§ The exercise: Write out the text on writing-sample size word for word, starting with "The classifier accuracy" and going on through "a single passage.".

The “size” referred to in the title of Eder’s paper is that of the writing samples in question. We have a 2000-word5 story that, for the sake of apples-to-apples comparison, we will classify against 2000-word samples of our suspects. But what if the story had been 1000 words or 10,000? How would that change our confidence in this algorithmic classification?
Eder’s Fig. 1: 63 English novels, 200 MFWs (Eder, 4)
Accuracy increases overall as the size of textual samples increases, but there is an elbow around 5000 words where adding words to authors’ writing samples results in diminishing returns. Eder makes a thoughtful note about the nature of this accuracy:
[F]or all the corpora, no matter which method of sampling is used, the rankings are considerably stable: if a given text is correctly recognized using an excerpt of 2,000 words, it will be also ‘guessed’ in most of the remaining iterations; if a text is successfully assigned using 4,000 words, it will be usually attributable above this word limit, and so on. (14)
The classifier accuracy reported on Fig 1’s y-axis is more like the percent of authors for whom their style is recognizable in a bag-of-words of a given size. Also note in the legend that the two different sets of points in the graph represent classification based on randomly selected words (black) vs words drawn from a continuous passage (gray). It comes as a sobering thought that there is at best a 50% chance that “IG” even represents its author’s style, and that chance is probably closer to 30%, since its 2000 words come from a single passage.
I tried to split the difference between those two arcs by using random selections of words from the known suspects’ texts in conjunction with the single passage of “IG.” This is not ideal, so we will need to be up front that we are judging “IG” not against a total accounting of suspects’ style but a representative sample. This situation is begging for a creative solution: one that identifies passages in a novel that are written in a similar mode to the unknown text (e.g. a dialogue, character description, etc) and compare those, but without overfitting or introducing bias into the results. Sure, Eggers’ dialogue won’t look like “IG” — because the story has no dialogue — but what about the moments when he reports a character’s backstory? My hasty solution was simply to take many random selections of words from suspects’ much larger works since, in aggregate, they will account for the texts’ normative degrees of variation; authors are spread out over stylistic space, weighted by their different modes of writing. In the event that “IG” is largely unrepresentative of its author’s style, it may still fall within their stylistic field near similar slices of text, if only at the periphery.
Intertwined Obstacles: Unusual Suspects
Now that the table has been set, let’s take a look at some of the names that have been thrown around. (For convenience, I will also list their most recent work, where it was included in the corpus.)

§ Extracted records:
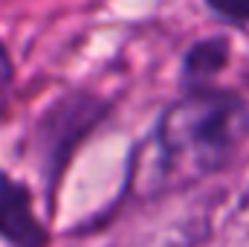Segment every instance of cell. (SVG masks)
<instances>
[{
    "instance_id": "4",
    "label": "cell",
    "mask_w": 249,
    "mask_h": 247,
    "mask_svg": "<svg viewBox=\"0 0 249 247\" xmlns=\"http://www.w3.org/2000/svg\"><path fill=\"white\" fill-rule=\"evenodd\" d=\"M229 62V41L220 35L194 41L183 56V87H200L212 84V79Z\"/></svg>"
},
{
    "instance_id": "6",
    "label": "cell",
    "mask_w": 249,
    "mask_h": 247,
    "mask_svg": "<svg viewBox=\"0 0 249 247\" xmlns=\"http://www.w3.org/2000/svg\"><path fill=\"white\" fill-rule=\"evenodd\" d=\"M12 93H15V62H12L9 47H6L3 38H0V117L9 111Z\"/></svg>"
},
{
    "instance_id": "2",
    "label": "cell",
    "mask_w": 249,
    "mask_h": 247,
    "mask_svg": "<svg viewBox=\"0 0 249 247\" xmlns=\"http://www.w3.org/2000/svg\"><path fill=\"white\" fill-rule=\"evenodd\" d=\"M110 111L113 102L96 90H64L50 105H44L32 125L29 145L32 163L50 201L55 198L78 148L107 123Z\"/></svg>"
},
{
    "instance_id": "5",
    "label": "cell",
    "mask_w": 249,
    "mask_h": 247,
    "mask_svg": "<svg viewBox=\"0 0 249 247\" xmlns=\"http://www.w3.org/2000/svg\"><path fill=\"white\" fill-rule=\"evenodd\" d=\"M212 15L232 26H249V0H203Z\"/></svg>"
},
{
    "instance_id": "1",
    "label": "cell",
    "mask_w": 249,
    "mask_h": 247,
    "mask_svg": "<svg viewBox=\"0 0 249 247\" xmlns=\"http://www.w3.org/2000/svg\"><path fill=\"white\" fill-rule=\"evenodd\" d=\"M249 137V102L226 87L200 84L160 114L154 148L168 181H197L220 172Z\"/></svg>"
},
{
    "instance_id": "3",
    "label": "cell",
    "mask_w": 249,
    "mask_h": 247,
    "mask_svg": "<svg viewBox=\"0 0 249 247\" xmlns=\"http://www.w3.org/2000/svg\"><path fill=\"white\" fill-rule=\"evenodd\" d=\"M0 242L9 247H47L50 230L35 212L32 189L0 169Z\"/></svg>"
}]
</instances>
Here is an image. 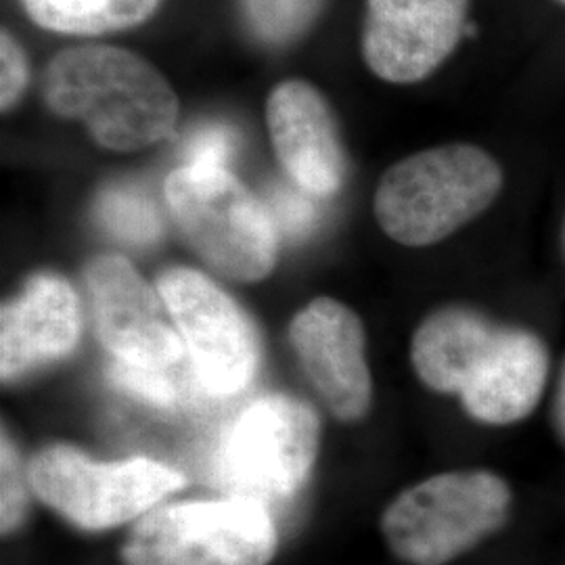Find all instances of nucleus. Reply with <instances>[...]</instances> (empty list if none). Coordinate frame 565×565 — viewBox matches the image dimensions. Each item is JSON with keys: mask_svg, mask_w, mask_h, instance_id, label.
<instances>
[{"mask_svg": "<svg viewBox=\"0 0 565 565\" xmlns=\"http://www.w3.org/2000/svg\"><path fill=\"white\" fill-rule=\"evenodd\" d=\"M44 99L111 151L162 141L179 118V99L162 74L139 55L105 44L74 46L51 61Z\"/></svg>", "mask_w": 565, "mask_h": 565, "instance_id": "obj_1", "label": "nucleus"}, {"mask_svg": "<svg viewBox=\"0 0 565 565\" xmlns=\"http://www.w3.org/2000/svg\"><path fill=\"white\" fill-rule=\"evenodd\" d=\"M501 186V166L476 145L425 149L382 177L375 218L396 243L434 245L488 210Z\"/></svg>", "mask_w": 565, "mask_h": 565, "instance_id": "obj_2", "label": "nucleus"}, {"mask_svg": "<svg viewBox=\"0 0 565 565\" xmlns=\"http://www.w3.org/2000/svg\"><path fill=\"white\" fill-rule=\"evenodd\" d=\"M166 202L186 243L218 275L256 282L273 273L279 231L228 170L182 166L166 181Z\"/></svg>", "mask_w": 565, "mask_h": 565, "instance_id": "obj_3", "label": "nucleus"}, {"mask_svg": "<svg viewBox=\"0 0 565 565\" xmlns=\"http://www.w3.org/2000/svg\"><path fill=\"white\" fill-rule=\"evenodd\" d=\"M511 490L490 471H448L411 486L382 515L392 553L411 565H445L501 530Z\"/></svg>", "mask_w": 565, "mask_h": 565, "instance_id": "obj_4", "label": "nucleus"}, {"mask_svg": "<svg viewBox=\"0 0 565 565\" xmlns=\"http://www.w3.org/2000/svg\"><path fill=\"white\" fill-rule=\"evenodd\" d=\"M277 527L266 507L226 497L156 507L130 530L124 565H268Z\"/></svg>", "mask_w": 565, "mask_h": 565, "instance_id": "obj_5", "label": "nucleus"}, {"mask_svg": "<svg viewBox=\"0 0 565 565\" xmlns=\"http://www.w3.org/2000/svg\"><path fill=\"white\" fill-rule=\"evenodd\" d=\"M321 422L312 406L273 394L249 404L224 434L218 482L233 499L260 505L291 501L319 455Z\"/></svg>", "mask_w": 565, "mask_h": 565, "instance_id": "obj_6", "label": "nucleus"}, {"mask_svg": "<svg viewBox=\"0 0 565 565\" xmlns=\"http://www.w3.org/2000/svg\"><path fill=\"white\" fill-rule=\"evenodd\" d=\"M30 490L81 530H109L141 520L184 486L168 465L151 459L99 463L76 446H49L28 465Z\"/></svg>", "mask_w": 565, "mask_h": 565, "instance_id": "obj_7", "label": "nucleus"}, {"mask_svg": "<svg viewBox=\"0 0 565 565\" xmlns=\"http://www.w3.org/2000/svg\"><path fill=\"white\" fill-rule=\"evenodd\" d=\"M158 291L203 390L212 396L245 390L260 363V343L239 303L203 273L184 266L163 270Z\"/></svg>", "mask_w": 565, "mask_h": 565, "instance_id": "obj_8", "label": "nucleus"}, {"mask_svg": "<svg viewBox=\"0 0 565 565\" xmlns=\"http://www.w3.org/2000/svg\"><path fill=\"white\" fill-rule=\"evenodd\" d=\"M95 329L114 361L174 369L184 356V342L163 321L156 291L137 268L116 254L93 258L84 268Z\"/></svg>", "mask_w": 565, "mask_h": 565, "instance_id": "obj_9", "label": "nucleus"}, {"mask_svg": "<svg viewBox=\"0 0 565 565\" xmlns=\"http://www.w3.org/2000/svg\"><path fill=\"white\" fill-rule=\"evenodd\" d=\"M469 0H366L363 57L394 84L427 78L457 49Z\"/></svg>", "mask_w": 565, "mask_h": 565, "instance_id": "obj_10", "label": "nucleus"}, {"mask_svg": "<svg viewBox=\"0 0 565 565\" xmlns=\"http://www.w3.org/2000/svg\"><path fill=\"white\" fill-rule=\"evenodd\" d=\"M289 340L333 417L361 422L373 403V380L356 312L333 298H317L294 317Z\"/></svg>", "mask_w": 565, "mask_h": 565, "instance_id": "obj_11", "label": "nucleus"}, {"mask_svg": "<svg viewBox=\"0 0 565 565\" xmlns=\"http://www.w3.org/2000/svg\"><path fill=\"white\" fill-rule=\"evenodd\" d=\"M78 296L60 275L36 273L0 312V377L4 384L67 359L81 342Z\"/></svg>", "mask_w": 565, "mask_h": 565, "instance_id": "obj_12", "label": "nucleus"}, {"mask_svg": "<svg viewBox=\"0 0 565 565\" xmlns=\"http://www.w3.org/2000/svg\"><path fill=\"white\" fill-rule=\"evenodd\" d=\"M270 141L291 181L312 195H329L345 174L342 145L321 93L302 81L279 84L266 103Z\"/></svg>", "mask_w": 565, "mask_h": 565, "instance_id": "obj_13", "label": "nucleus"}, {"mask_svg": "<svg viewBox=\"0 0 565 565\" xmlns=\"http://www.w3.org/2000/svg\"><path fill=\"white\" fill-rule=\"evenodd\" d=\"M546 373L548 354L539 335L520 327H499L459 396L476 422L518 424L541 403Z\"/></svg>", "mask_w": 565, "mask_h": 565, "instance_id": "obj_14", "label": "nucleus"}, {"mask_svg": "<svg viewBox=\"0 0 565 565\" xmlns=\"http://www.w3.org/2000/svg\"><path fill=\"white\" fill-rule=\"evenodd\" d=\"M497 324L480 312L448 306L429 315L411 342L415 373L429 390L461 394L494 340Z\"/></svg>", "mask_w": 565, "mask_h": 565, "instance_id": "obj_15", "label": "nucleus"}, {"mask_svg": "<svg viewBox=\"0 0 565 565\" xmlns=\"http://www.w3.org/2000/svg\"><path fill=\"white\" fill-rule=\"evenodd\" d=\"M21 4L41 28L95 36L151 18L160 0H21Z\"/></svg>", "mask_w": 565, "mask_h": 565, "instance_id": "obj_16", "label": "nucleus"}, {"mask_svg": "<svg viewBox=\"0 0 565 565\" xmlns=\"http://www.w3.org/2000/svg\"><path fill=\"white\" fill-rule=\"evenodd\" d=\"M95 216L103 228L124 243L149 245L162 237L158 205L137 186H107L95 203Z\"/></svg>", "mask_w": 565, "mask_h": 565, "instance_id": "obj_17", "label": "nucleus"}, {"mask_svg": "<svg viewBox=\"0 0 565 565\" xmlns=\"http://www.w3.org/2000/svg\"><path fill=\"white\" fill-rule=\"evenodd\" d=\"M323 0H243L245 15L264 41L287 42L317 18Z\"/></svg>", "mask_w": 565, "mask_h": 565, "instance_id": "obj_18", "label": "nucleus"}, {"mask_svg": "<svg viewBox=\"0 0 565 565\" xmlns=\"http://www.w3.org/2000/svg\"><path fill=\"white\" fill-rule=\"evenodd\" d=\"M172 369H151L114 361L107 366V380L114 387L156 408H177L181 404V385L170 375Z\"/></svg>", "mask_w": 565, "mask_h": 565, "instance_id": "obj_19", "label": "nucleus"}, {"mask_svg": "<svg viewBox=\"0 0 565 565\" xmlns=\"http://www.w3.org/2000/svg\"><path fill=\"white\" fill-rule=\"evenodd\" d=\"M0 527L2 534L9 536L20 530L28 515V471L18 455V448L9 440L7 431H2V455H0Z\"/></svg>", "mask_w": 565, "mask_h": 565, "instance_id": "obj_20", "label": "nucleus"}, {"mask_svg": "<svg viewBox=\"0 0 565 565\" xmlns=\"http://www.w3.org/2000/svg\"><path fill=\"white\" fill-rule=\"evenodd\" d=\"M302 186L279 184L270 191L268 212L275 221L277 231L287 233L289 237H303L317 223V205Z\"/></svg>", "mask_w": 565, "mask_h": 565, "instance_id": "obj_21", "label": "nucleus"}, {"mask_svg": "<svg viewBox=\"0 0 565 565\" xmlns=\"http://www.w3.org/2000/svg\"><path fill=\"white\" fill-rule=\"evenodd\" d=\"M237 135L233 128L224 124H205L193 130L184 142V166H202V168H224L233 162L237 153Z\"/></svg>", "mask_w": 565, "mask_h": 565, "instance_id": "obj_22", "label": "nucleus"}, {"mask_svg": "<svg viewBox=\"0 0 565 565\" xmlns=\"http://www.w3.org/2000/svg\"><path fill=\"white\" fill-rule=\"evenodd\" d=\"M0 57H2L0 105H2V109H9L20 102L21 93L28 86L30 72H28V61H25L20 44L9 32H2V36H0Z\"/></svg>", "mask_w": 565, "mask_h": 565, "instance_id": "obj_23", "label": "nucleus"}, {"mask_svg": "<svg viewBox=\"0 0 565 565\" xmlns=\"http://www.w3.org/2000/svg\"><path fill=\"white\" fill-rule=\"evenodd\" d=\"M555 415H557V425H559V431L565 438V371L562 375V382H559V392H557V404H555Z\"/></svg>", "mask_w": 565, "mask_h": 565, "instance_id": "obj_24", "label": "nucleus"}, {"mask_svg": "<svg viewBox=\"0 0 565 565\" xmlns=\"http://www.w3.org/2000/svg\"><path fill=\"white\" fill-rule=\"evenodd\" d=\"M564 247H565V224H564Z\"/></svg>", "mask_w": 565, "mask_h": 565, "instance_id": "obj_25", "label": "nucleus"}, {"mask_svg": "<svg viewBox=\"0 0 565 565\" xmlns=\"http://www.w3.org/2000/svg\"><path fill=\"white\" fill-rule=\"evenodd\" d=\"M557 2H562V4H565V0H557Z\"/></svg>", "mask_w": 565, "mask_h": 565, "instance_id": "obj_26", "label": "nucleus"}]
</instances>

§ Output for this exercise:
The classifier accuracy reported on Fig 1’s y-axis is more like the percent of authors for whom their style is recognizable in a bag-of-words of a given size. Also note in the legend that the two different sets of points in the graph represent classification based on randomly selected words (black) vs words drawn from a continuous passage (gray). It comes as a sobering thought that there is at best a 50% chance that “IG” even represents its author’s style, and that chance is probably closer to 30%, since its 2000 words come from a single passage.